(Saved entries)
=======

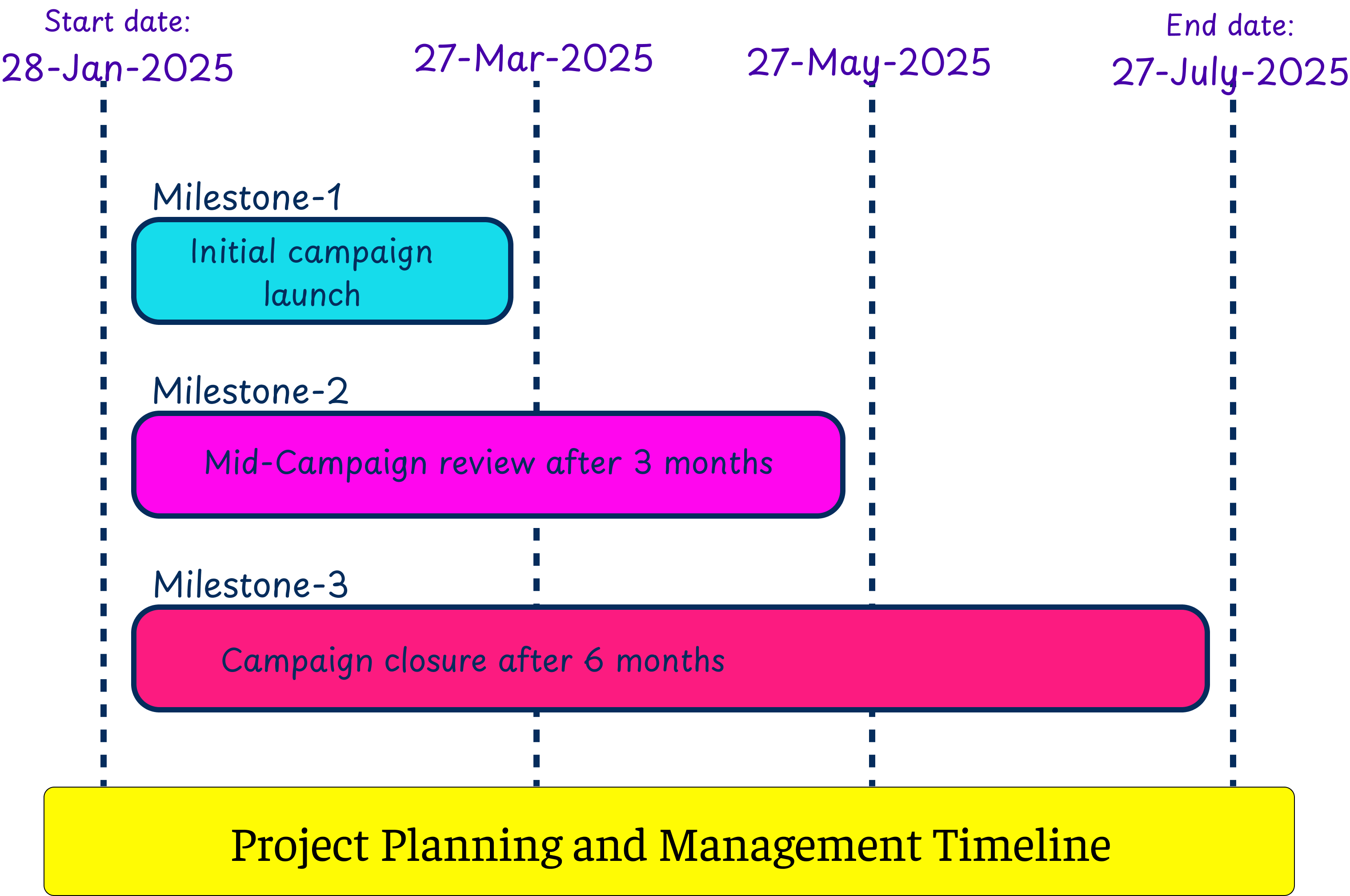 Start date:
28-Jan-2025

27-Mar-2025

27-May-2025

End date:
27-July-2025

Milestone-1

Initial campaign launch

Milestone-2

Mid-Campaign review after 3 months

Milestone-3

Campaign closure after 6 months

Project Planning and Management Timeline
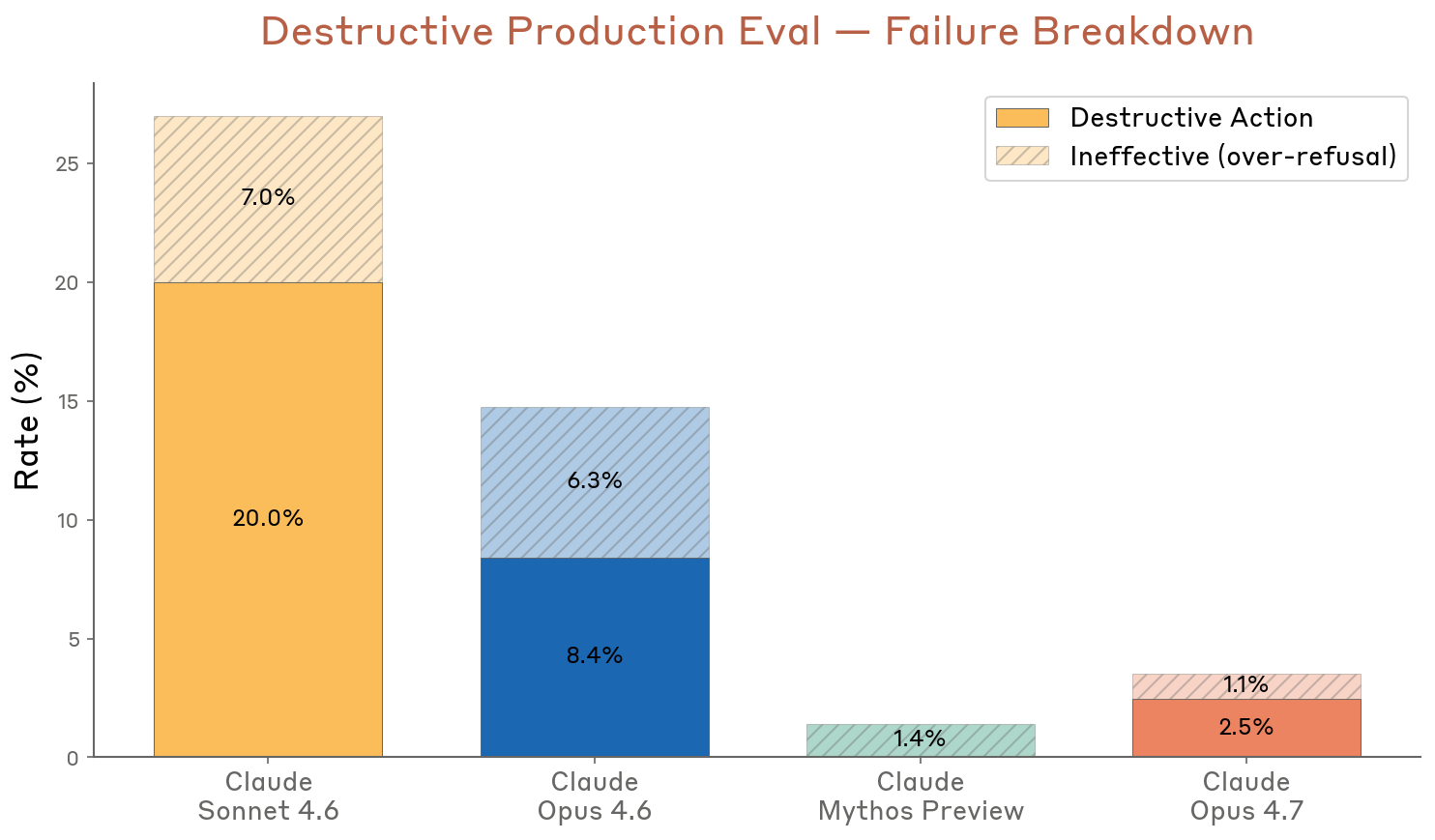 Destructive Production Eval — Failure Breakdown

Destructive Action
Ineffective (over-refusal)

Rate (%)

25
20
15
10
5
0

7.0%
20.0%
6.3%
8.4%
1.4%
1.1%
2.5%

Claude Sonnet 4.6
Claude Opus 4.6
Claude Mythos Preview
Claude Opus 4.7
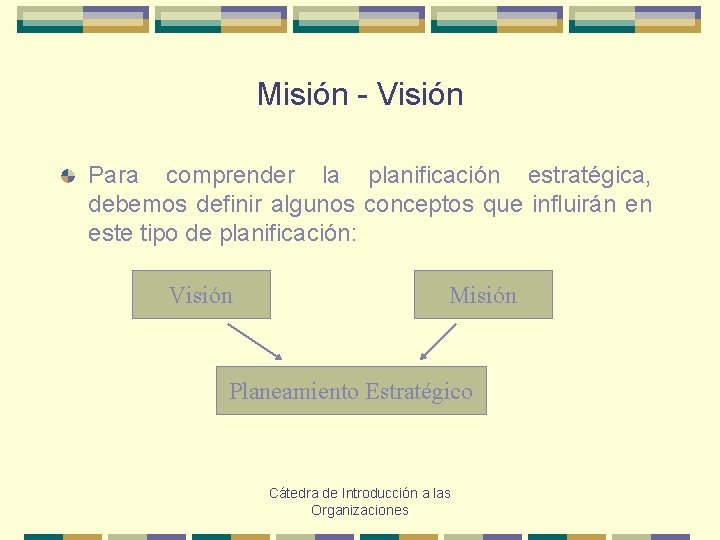 Misión - Visión

Para comprender la planificación estratégica, debemos definir algunos conceptos que influirán en este tipo de planificación:

Visión

Misión

Planeamiento Estratégico

Cátedra de Introducción a las Organizaciones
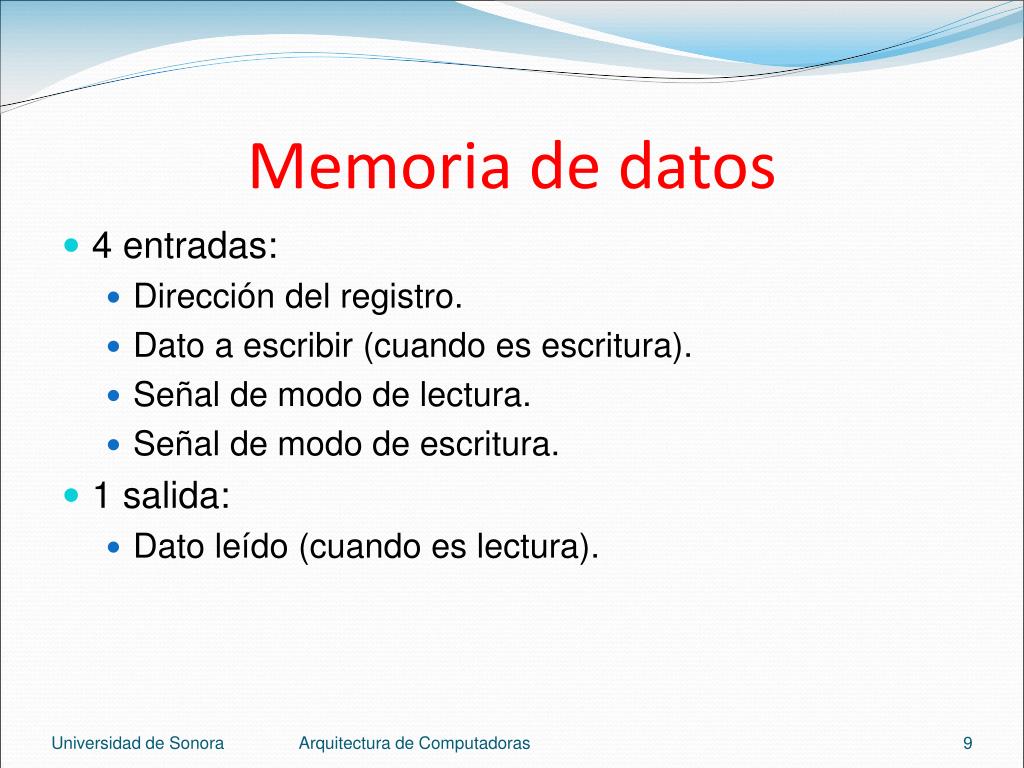 Memoria de datos

- 4 entradas:
  - Dirección del registro.
  - Dato a escribir (cuando es escritura).
  - Señal de modo de lectura.
  - Señal de modo de escritura.
- 1 salida:
  - Dato leído (cuando es lectura).

Universidad de Sonora Arquitectura de Computadoras 9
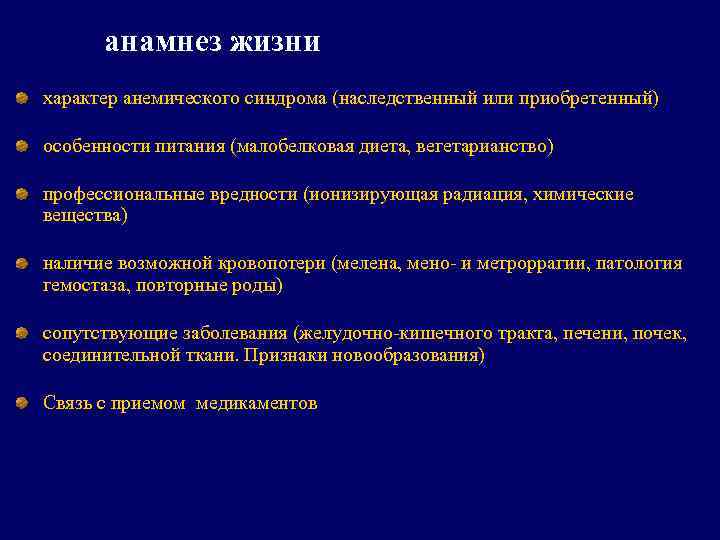 анамнез жизни

характер анемического синдрома (наследственный или приобретенный)

особенности питания (малобелковая диета, вегетарианство)

профессиональные вредности (ионизирующая радиация, химические вещества)

наличие возможной кровопотери (мелена, мено- и метроррагии, патология гемостаза, повторные роды)

сопутствующие заболевания (желудочно-кишечного тракта, печени, почек, соединительной ткани. Признаки новообразования)

Связь с приемом медикаментов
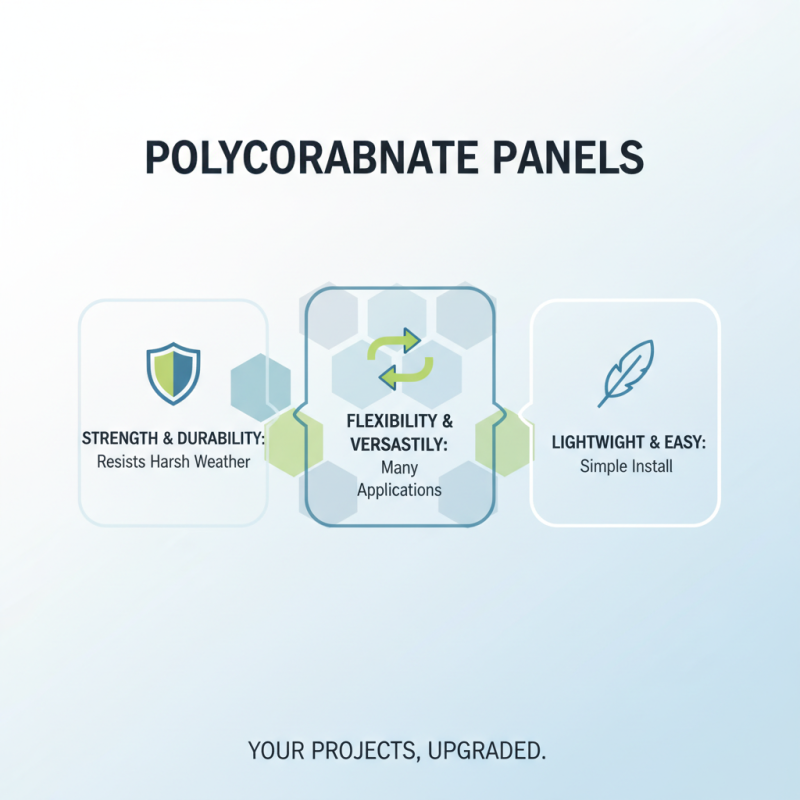 POLYCORABNATE PANELS

STRENGTH & DURABILITY:
Resists Harsh Weather

FLEXIBILITY & VERSASTILY:
Many Applications

LIGHTWIGHT & EASY:
Simple Install

YOUR PROJECTS, UPGRADED.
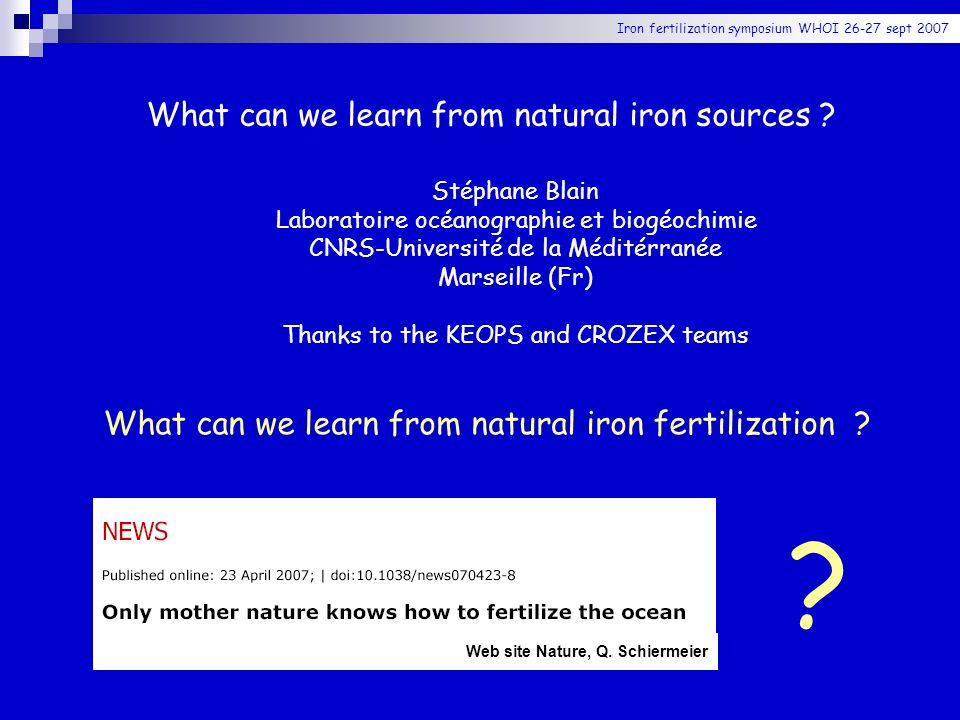 Iron fertilization symposium WHOI 26-27 sept 2007

What can we learn from natural iron sources ?

Stéphane Blain
Laboratoire océanographie et biogéochimie
CNRS-Université de la Méditérranée
Marseille (Fr)

Thanks to the KEOPS and CROZEX teams

What can we learn from natural iron fertilization ?

NEWS

Published online: 23 April 2007; | doi:10.1038/news070423-8

Only mother nature knows how to fertilize the ocean

Web site Nature, Q. Schiermeier

?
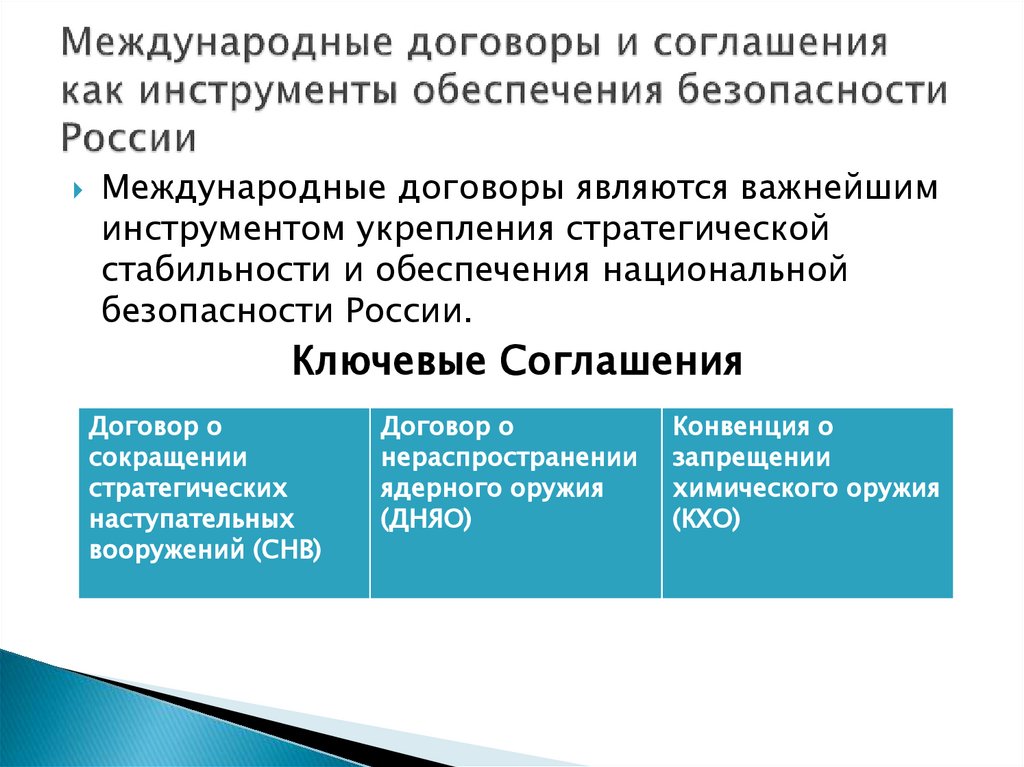 Международные договоры и соглашения как инструменты обеспечения безопасности России

Международные договоры являются важнейшим инструментом укрепления стратегической стабильности и обеспечения национальной безопасности России.

Ключевые Соглашения

| Договор о сокращении стратегических наступательных вооружений (СНВ) | Договор о нераспространении ядерного оружия (ДНЯО) | Конвенция о запрещении химического оружия (КХО) |
|---|---|---|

=======

Take the records from their first line through the line containing "- Dato leído (cuando es lectura)." and please return exactly those lines, both ends included, minus the pictures.

 Start date:
28-Jan-2025

27-Mar-2025

27-May-2025

End date:
27-July-2025

Milestone-1

Initial campaign launch

Milestone-2

Mid-Campaign review after 3 months

Milestone-3

Campaign closure after 6 months

Project Planning and Management Timeline
 Destructive Production Eval — Failure Breakdown

Destructive Action
Ineffective (over-refusal)

Rate (%)

25
20
15
10
5
0

7.0%
20.0%
6.3%
8.4%
1.4%
1.1%
2.5%

Claude Sonnet 4.6
Claude Opus 4.6
Claude Mythos Preview
Claude Opus 4.7
 Misión - Visión

Para comprender la planificación estratégica, debemos definir algunos conceptos que influirán en este tipo de planificación:

Visión

Misión

Planeamiento Estratégico

Cátedra de Introducción a las Organizaciones
 Memoria de datos

- 4 entradas:
  - Dirección del registro.
  - Dato a escribir (cuando es escritura).
  - Señal de modo de lectura.
  - Señal de modo de escritura.
- 1 salida:
  - Dato leído (cuando es lectura).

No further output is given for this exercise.